*SELECTED PASSAGE:*
BEGIN

When the direction of the magnetization vector and the detected field component in this equation align, the resulting field strength is at its maximum. When these two vectors are orthogonal, a decreased field strength is detected. The amplitude is further influenced when the plane of the circular array and the plane of the magnet differ. Then, the third power of the geometric distance r between the magnet and the sensor reduces the field strength components and voltages $v_{\mathrm{x}}\left(n\right)$ and $v_{\mathrm{y}}\left(n\right)$.

However, this ideal behavior only applies if the field strength is in the linear range of the sensor characteristics; see Figure 3. In practice, deviations from these ideal conditions must be assumed.

3.2. Data Acquisition

The implemented ring array consists of $\mathrm{N}=16$ sensors [5]. Each sensor has a rotated angular arrangement of angle ${\alpha }_s\left(n\right)=2\pi (\mathrm{N}-1)/n$. The differential sensor signals $v_{\mathrm{x}}\left(n\right)$ and $v_{\mathrm{y}}\left(n\right)$ are fed through an analog switch [27]. To sample all the sensors in sequence, a demultiplexer is used [28]. Thus, the four signals of a single sensor are converted simultaneously. The conversion is conducted with two simultaneous sampling 16 bit analog-to-digital converters (ADCs) with differential input and a maximum sampling rate of 4 MSPS [29]. The multiplexer and the ADC are connected to a microcontroller [30]. Its USB interface allows communication with a host computer with a maximum of 460 Mbits. Figure 4 shows a schematic of this setup.

4. Signal Processing

This section describes two signal processing methods for the circular sensor array. The first is a direct method for calculating angles, and the second describes a training method.

4.1. Direct Method

The direct method for angle calculation evaluates the phase shift of the sensor array signals using the discrete Fourier transform from Equation (3). The same nomenclature applies as before, where index n stands for a sensor of the array having $\mathrm{N}$ sensors.

$$V_{\mathrm{x}}\left(k\right)=\sum _{n=0}^{\mathrm{N}-1}{v}_{\mathrm{x}}\left(n\right)exp\left(-j2\pi \frac{kn}{\mathrm{N}}\right),k=(0,\dots ,\mathrm{K}-1)$$

(3)

END

*DATASET RECORDS:*

BEGIN

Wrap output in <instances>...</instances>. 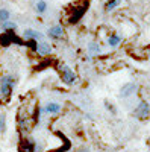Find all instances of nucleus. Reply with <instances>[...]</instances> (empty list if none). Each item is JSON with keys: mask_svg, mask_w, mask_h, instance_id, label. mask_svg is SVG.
Listing matches in <instances>:
<instances>
[{"mask_svg": "<svg viewBox=\"0 0 150 152\" xmlns=\"http://www.w3.org/2000/svg\"><path fill=\"white\" fill-rule=\"evenodd\" d=\"M15 85H17V76L15 75L2 76V78H0V94L3 97H9Z\"/></svg>", "mask_w": 150, "mask_h": 152, "instance_id": "nucleus-1", "label": "nucleus"}, {"mask_svg": "<svg viewBox=\"0 0 150 152\" xmlns=\"http://www.w3.org/2000/svg\"><path fill=\"white\" fill-rule=\"evenodd\" d=\"M58 69H59V72H61V78H62V81H64L67 85H73L74 82H76L78 76H76V73H74L68 66L59 64V66H58Z\"/></svg>", "mask_w": 150, "mask_h": 152, "instance_id": "nucleus-2", "label": "nucleus"}, {"mask_svg": "<svg viewBox=\"0 0 150 152\" xmlns=\"http://www.w3.org/2000/svg\"><path fill=\"white\" fill-rule=\"evenodd\" d=\"M133 116L138 120H146L150 116V105H149L147 100H141V102L138 104V107H136L135 111H133Z\"/></svg>", "mask_w": 150, "mask_h": 152, "instance_id": "nucleus-3", "label": "nucleus"}, {"mask_svg": "<svg viewBox=\"0 0 150 152\" xmlns=\"http://www.w3.org/2000/svg\"><path fill=\"white\" fill-rule=\"evenodd\" d=\"M135 91H136V84L129 82V84H124V85L120 88L118 96H120V97H129V96H132Z\"/></svg>", "mask_w": 150, "mask_h": 152, "instance_id": "nucleus-4", "label": "nucleus"}, {"mask_svg": "<svg viewBox=\"0 0 150 152\" xmlns=\"http://www.w3.org/2000/svg\"><path fill=\"white\" fill-rule=\"evenodd\" d=\"M86 8H88V3L85 2L82 6H79V8L74 9V11H73V14H71V17H70V23H78V21L82 18V15L85 14Z\"/></svg>", "mask_w": 150, "mask_h": 152, "instance_id": "nucleus-5", "label": "nucleus"}, {"mask_svg": "<svg viewBox=\"0 0 150 152\" xmlns=\"http://www.w3.org/2000/svg\"><path fill=\"white\" fill-rule=\"evenodd\" d=\"M23 38L24 40H36V41H40L43 38V34L38 32V31H33V29H26L23 32Z\"/></svg>", "mask_w": 150, "mask_h": 152, "instance_id": "nucleus-6", "label": "nucleus"}, {"mask_svg": "<svg viewBox=\"0 0 150 152\" xmlns=\"http://www.w3.org/2000/svg\"><path fill=\"white\" fill-rule=\"evenodd\" d=\"M36 52L40 55H50L52 53V46L46 41H38V46H36Z\"/></svg>", "mask_w": 150, "mask_h": 152, "instance_id": "nucleus-7", "label": "nucleus"}, {"mask_svg": "<svg viewBox=\"0 0 150 152\" xmlns=\"http://www.w3.org/2000/svg\"><path fill=\"white\" fill-rule=\"evenodd\" d=\"M47 34L52 37V38H55V40H58V38H61L62 35H64V29H62V26L56 24V26H52V28H50Z\"/></svg>", "mask_w": 150, "mask_h": 152, "instance_id": "nucleus-8", "label": "nucleus"}, {"mask_svg": "<svg viewBox=\"0 0 150 152\" xmlns=\"http://www.w3.org/2000/svg\"><path fill=\"white\" fill-rule=\"evenodd\" d=\"M44 111L49 113V114H56V113L61 111V105L58 102H49V104H46Z\"/></svg>", "mask_w": 150, "mask_h": 152, "instance_id": "nucleus-9", "label": "nucleus"}, {"mask_svg": "<svg viewBox=\"0 0 150 152\" xmlns=\"http://www.w3.org/2000/svg\"><path fill=\"white\" fill-rule=\"evenodd\" d=\"M2 28H3L5 32H14L17 29V24L12 23V21H3L2 23Z\"/></svg>", "mask_w": 150, "mask_h": 152, "instance_id": "nucleus-10", "label": "nucleus"}, {"mask_svg": "<svg viewBox=\"0 0 150 152\" xmlns=\"http://www.w3.org/2000/svg\"><path fill=\"white\" fill-rule=\"evenodd\" d=\"M120 41H121V38H120L118 35H111V37L108 38V44H109L111 47H117V46L120 44Z\"/></svg>", "mask_w": 150, "mask_h": 152, "instance_id": "nucleus-11", "label": "nucleus"}, {"mask_svg": "<svg viewBox=\"0 0 150 152\" xmlns=\"http://www.w3.org/2000/svg\"><path fill=\"white\" fill-rule=\"evenodd\" d=\"M88 50H90V53H91V55H97V53H100V47H99L97 43H90Z\"/></svg>", "mask_w": 150, "mask_h": 152, "instance_id": "nucleus-12", "label": "nucleus"}, {"mask_svg": "<svg viewBox=\"0 0 150 152\" xmlns=\"http://www.w3.org/2000/svg\"><path fill=\"white\" fill-rule=\"evenodd\" d=\"M9 17H11V14H9V11H8V9H0V23L8 21Z\"/></svg>", "mask_w": 150, "mask_h": 152, "instance_id": "nucleus-13", "label": "nucleus"}, {"mask_svg": "<svg viewBox=\"0 0 150 152\" xmlns=\"http://www.w3.org/2000/svg\"><path fill=\"white\" fill-rule=\"evenodd\" d=\"M23 148L26 149L28 152H35V151H36V145H35V142H24Z\"/></svg>", "mask_w": 150, "mask_h": 152, "instance_id": "nucleus-14", "label": "nucleus"}, {"mask_svg": "<svg viewBox=\"0 0 150 152\" xmlns=\"http://www.w3.org/2000/svg\"><path fill=\"white\" fill-rule=\"evenodd\" d=\"M36 11H38L40 14H43V12L47 11V3L44 2V0H40V2L36 3Z\"/></svg>", "mask_w": 150, "mask_h": 152, "instance_id": "nucleus-15", "label": "nucleus"}, {"mask_svg": "<svg viewBox=\"0 0 150 152\" xmlns=\"http://www.w3.org/2000/svg\"><path fill=\"white\" fill-rule=\"evenodd\" d=\"M118 2H120V0H109V2L105 5V9H106V11H112L114 8H117Z\"/></svg>", "mask_w": 150, "mask_h": 152, "instance_id": "nucleus-16", "label": "nucleus"}, {"mask_svg": "<svg viewBox=\"0 0 150 152\" xmlns=\"http://www.w3.org/2000/svg\"><path fill=\"white\" fill-rule=\"evenodd\" d=\"M6 131V116L5 114H0V132Z\"/></svg>", "mask_w": 150, "mask_h": 152, "instance_id": "nucleus-17", "label": "nucleus"}, {"mask_svg": "<svg viewBox=\"0 0 150 152\" xmlns=\"http://www.w3.org/2000/svg\"><path fill=\"white\" fill-rule=\"evenodd\" d=\"M105 107H108V108L111 110V113H115V108H114V107H112V105H111L109 102H105Z\"/></svg>", "mask_w": 150, "mask_h": 152, "instance_id": "nucleus-18", "label": "nucleus"}, {"mask_svg": "<svg viewBox=\"0 0 150 152\" xmlns=\"http://www.w3.org/2000/svg\"><path fill=\"white\" fill-rule=\"evenodd\" d=\"M82 152H88V151H82Z\"/></svg>", "mask_w": 150, "mask_h": 152, "instance_id": "nucleus-19", "label": "nucleus"}]
</instances>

END

*PARTS OF THE EXERCISE:*
a. Retype the part of the sensor array passage that opens with the words containing "When the direction" and closes with "must be assumed.".
b. For each statement, decide whether the sensor array passage supports it, answering yes or no and quoting the words of the passage that settle it.
(i) The analog-to-digital converters have a maximum sampling rate of 4 MSPS.
(ii) The microcontroller communicates with the host computer through an Ethernet interface.
(iii) When the magnetization vector and the detected field component are orthogonal, the detected field strength is at its maximum.

*ANSWER LIST:*
a.
When the direction of the magnetization vector and the detected field component in this equation align, the resulting field strength is at its maximum. When these two vectors are orthogonal, a decreased field strength is detected. The amplitude is further influenced when the plane of the circular array and the plane of the magnet differ. Then, the third power of the geometric distance r between the magnet and the sensor reduces the field strength components and voltages $v_{\mathrm{x}}\left(n\right)$ and $v_{\mathrm{y}}\left(n\right)$.

However, this ideal behavior only applies if the field strength is in the linear range of the sensor characteristics; see Figure 3. In practice, deviations from these ideal conditions must be assumed.

b.
(i) Yes: "a maximum sampling rate of 4 MSPS"
(ii) No: "Its USB interface allows communication with a host computer"
(iii) No: "When these two vectors are orthogonal, a decreased field strength is detected."